→ **WHAT YOU HAVE TO DO**
Copy the records below, replacing "camera" with "viewer" everywhere and leaving everything else unchanged.

→ **RECORDS**
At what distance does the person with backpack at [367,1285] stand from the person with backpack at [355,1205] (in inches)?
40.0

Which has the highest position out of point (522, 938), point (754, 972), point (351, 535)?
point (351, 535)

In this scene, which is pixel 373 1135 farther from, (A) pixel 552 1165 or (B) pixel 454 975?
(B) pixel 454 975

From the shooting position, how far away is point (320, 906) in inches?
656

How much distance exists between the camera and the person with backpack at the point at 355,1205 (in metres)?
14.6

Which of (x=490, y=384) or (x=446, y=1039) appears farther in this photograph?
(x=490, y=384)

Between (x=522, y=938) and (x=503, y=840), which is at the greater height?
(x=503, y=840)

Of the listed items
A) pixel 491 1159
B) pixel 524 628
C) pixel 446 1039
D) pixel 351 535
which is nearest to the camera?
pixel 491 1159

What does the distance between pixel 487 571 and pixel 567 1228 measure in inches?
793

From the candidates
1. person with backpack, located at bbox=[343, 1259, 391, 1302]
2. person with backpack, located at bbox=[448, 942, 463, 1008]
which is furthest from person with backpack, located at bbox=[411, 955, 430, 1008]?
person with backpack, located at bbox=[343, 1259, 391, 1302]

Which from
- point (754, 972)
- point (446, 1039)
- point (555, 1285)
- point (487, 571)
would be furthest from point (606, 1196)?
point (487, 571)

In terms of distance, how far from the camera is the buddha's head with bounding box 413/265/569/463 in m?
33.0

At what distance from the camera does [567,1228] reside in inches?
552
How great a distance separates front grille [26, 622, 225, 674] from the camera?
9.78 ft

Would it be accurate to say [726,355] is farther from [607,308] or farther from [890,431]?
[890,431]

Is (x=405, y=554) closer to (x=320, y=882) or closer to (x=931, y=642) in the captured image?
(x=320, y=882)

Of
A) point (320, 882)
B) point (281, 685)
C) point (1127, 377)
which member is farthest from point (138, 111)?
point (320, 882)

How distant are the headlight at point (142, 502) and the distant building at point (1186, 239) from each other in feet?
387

→ **THE ANSWER**
At what distance does the person with backpack at [367,1285] stand from the person with backpack at [355,1205] (in inches)?
40.0

Which has the highest position out of point (522, 938), point (754, 972), point (351, 535)?
point (351, 535)

In this scene, which is pixel 373 1135 farther from, (A) pixel 552 1165 or (B) pixel 454 975?
(B) pixel 454 975

From the shooting position, how far away is point (320, 906) in inches?
656

How much distance exists between the viewer and the person with backpack at the point at 355,1205 (in metres)?
14.6

Which of (x=490, y=384) or (x=446, y=1039) appears farther in this photograph?
(x=490, y=384)

Between (x=522, y=938) and (x=503, y=840), which is at the greater height?
(x=503, y=840)

Of the listed items
A) pixel 491 1159
B) pixel 524 628
C) pixel 446 1039
D) pixel 351 535
which is nearest to the viewer?
pixel 491 1159

What does the distance between pixel 487 571 and pixel 567 1228 measure in inches?
793

From the candidates
1. person with backpack, located at bbox=[343, 1259, 391, 1302]
2. person with backpack, located at bbox=[448, 942, 463, 1008]
which is furthest from person with backpack, located at bbox=[411, 955, 430, 1008]?
person with backpack, located at bbox=[343, 1259, 391, 1302]

Which from
- point (754, 972)
- point (446, 1039)
- point (555, 1285)
- point (487, 571)
would be furthest from point (606, 1196)?
point (487, 571)

In terms of distance, how far from the viewer is the buddha's head with bounding box 413/265/569/463 in m?
33.0

At what distance from the viewer does [567,1228] reside in inches?
552
How great a distance separates front grille [26, 622, 225, 674] from the viewer?
9.78 ft

Would it be accurate to say [726,355] is farther from [607,308] or farther from [890,431]?
[890,431]

Is (x=405, y=554) closer to (x=320, y=882) or closer to (x=931, y=642) in the captured image?
(x=320, y=882)

Of
A) point (320, 882)
B) point (281, 685)
C) point (1127, 377)
which member is farthest from point (138, 111)?
point (320, 882)

How distant are the headlight at point (142, 502) and the distant building at point (1186, 239) from each other in feet?
387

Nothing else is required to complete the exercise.